In den meisten demokratischen Ländern sind die Forderungen von ACTA nicht mit geltendem Recht vereinbar. Es wären umfangreiche Gesetzesänderungen mit Einschränkungen von Grundrechten erforderlich. In Deutschland verbietet etwa § 88 Abs. 3 TKG den ISPs vom Inhalt der IP-Pakete Kenntnis zu nehmen, sofern es nicht nicht zum Schutz der technischen Systeme erforderlich ist.

Quelle: Anonymous via YouTube

Vor wenigen Tagen haben bereits Polen, Tschechien, die Slowakei und Lettland die Ratifizierung von ACTA ausgesetzt, obwohl einige der genannten Länder bereits ihre Unterschrift unter das Abkommen gesetzt hatten.

In Polen war es daraufhin zu massiven Protesten gekommen.

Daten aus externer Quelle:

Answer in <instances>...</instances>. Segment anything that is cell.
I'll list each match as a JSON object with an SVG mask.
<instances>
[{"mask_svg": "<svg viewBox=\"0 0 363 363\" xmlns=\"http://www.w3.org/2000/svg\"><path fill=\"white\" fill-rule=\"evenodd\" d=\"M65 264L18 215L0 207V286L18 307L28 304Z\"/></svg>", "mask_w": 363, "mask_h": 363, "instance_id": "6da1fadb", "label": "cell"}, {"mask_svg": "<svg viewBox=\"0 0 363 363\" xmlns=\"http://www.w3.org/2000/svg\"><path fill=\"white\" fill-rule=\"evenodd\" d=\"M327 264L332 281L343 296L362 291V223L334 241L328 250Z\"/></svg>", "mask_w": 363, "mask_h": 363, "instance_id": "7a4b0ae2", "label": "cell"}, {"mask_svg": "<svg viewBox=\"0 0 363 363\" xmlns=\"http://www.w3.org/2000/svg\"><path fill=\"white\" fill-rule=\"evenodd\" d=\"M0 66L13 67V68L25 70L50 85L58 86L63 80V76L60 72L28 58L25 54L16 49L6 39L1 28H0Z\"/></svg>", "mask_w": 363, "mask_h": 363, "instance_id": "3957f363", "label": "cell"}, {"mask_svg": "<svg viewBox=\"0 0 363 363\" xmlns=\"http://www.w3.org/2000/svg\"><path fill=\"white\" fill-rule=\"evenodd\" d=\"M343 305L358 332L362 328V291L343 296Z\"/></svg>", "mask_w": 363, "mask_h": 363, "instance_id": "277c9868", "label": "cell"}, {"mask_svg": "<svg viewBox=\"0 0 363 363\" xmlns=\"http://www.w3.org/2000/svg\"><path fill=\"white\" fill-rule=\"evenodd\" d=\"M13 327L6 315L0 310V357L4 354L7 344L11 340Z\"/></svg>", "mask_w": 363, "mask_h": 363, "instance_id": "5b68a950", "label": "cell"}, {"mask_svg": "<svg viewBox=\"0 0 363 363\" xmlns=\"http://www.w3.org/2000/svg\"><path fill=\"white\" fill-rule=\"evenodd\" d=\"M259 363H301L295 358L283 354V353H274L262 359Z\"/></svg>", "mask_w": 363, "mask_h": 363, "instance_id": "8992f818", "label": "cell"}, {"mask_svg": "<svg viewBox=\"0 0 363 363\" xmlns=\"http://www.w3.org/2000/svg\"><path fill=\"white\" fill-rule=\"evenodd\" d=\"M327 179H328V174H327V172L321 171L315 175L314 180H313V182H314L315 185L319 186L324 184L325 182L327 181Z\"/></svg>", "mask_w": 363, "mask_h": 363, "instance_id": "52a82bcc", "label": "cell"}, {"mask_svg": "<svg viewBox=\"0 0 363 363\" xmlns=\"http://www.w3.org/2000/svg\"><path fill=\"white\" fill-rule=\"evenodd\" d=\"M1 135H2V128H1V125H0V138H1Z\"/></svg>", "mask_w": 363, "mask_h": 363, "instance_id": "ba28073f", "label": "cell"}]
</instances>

Allein in Krakau demonstrierten mehr als 30.000 Bürger. Inzwischen entschuldigte sich Ministerpräsident Donald Tusk bei der Bevölkerung. Er räumte ein, das Abkommen zuvor aus einer Perspektive des 20. Jahrhunderts gesehen zu haben. Der slowakische Wirtschaftsminister Juraj Miskov versprach: „Ich werde kein Abkommen unterstützen, das grundlegende Menschenrechte in irgendeiner Weise einschränkt, insbesondere das Recht auf Freiheit und Privatsphäre, und das den Schutz von Urheberrechten über diese Rechte stellt.“

Die slowenische Botschafterin in Japan, Helena Drnovšek Zorko, bereut ihre Unterschrift in einem Blogbeitrag und rief ihre Landsleute zu Protesten gegen das Abkommen auf. Sie entschuldigte sich öffentlich bei ihren Kindern, dass sie ihren offiziellen Pflichten und nicht denen als Bürgerin nachgekommen sei und so deren Zukunft beeinträchtigt habe.

Für morgen sind europaweit Großdemonstrationen gegen ACTA geplant. Die Organisatoren haben die deutschen Veranstaltungsorte in einem Wiki zusammengestellt.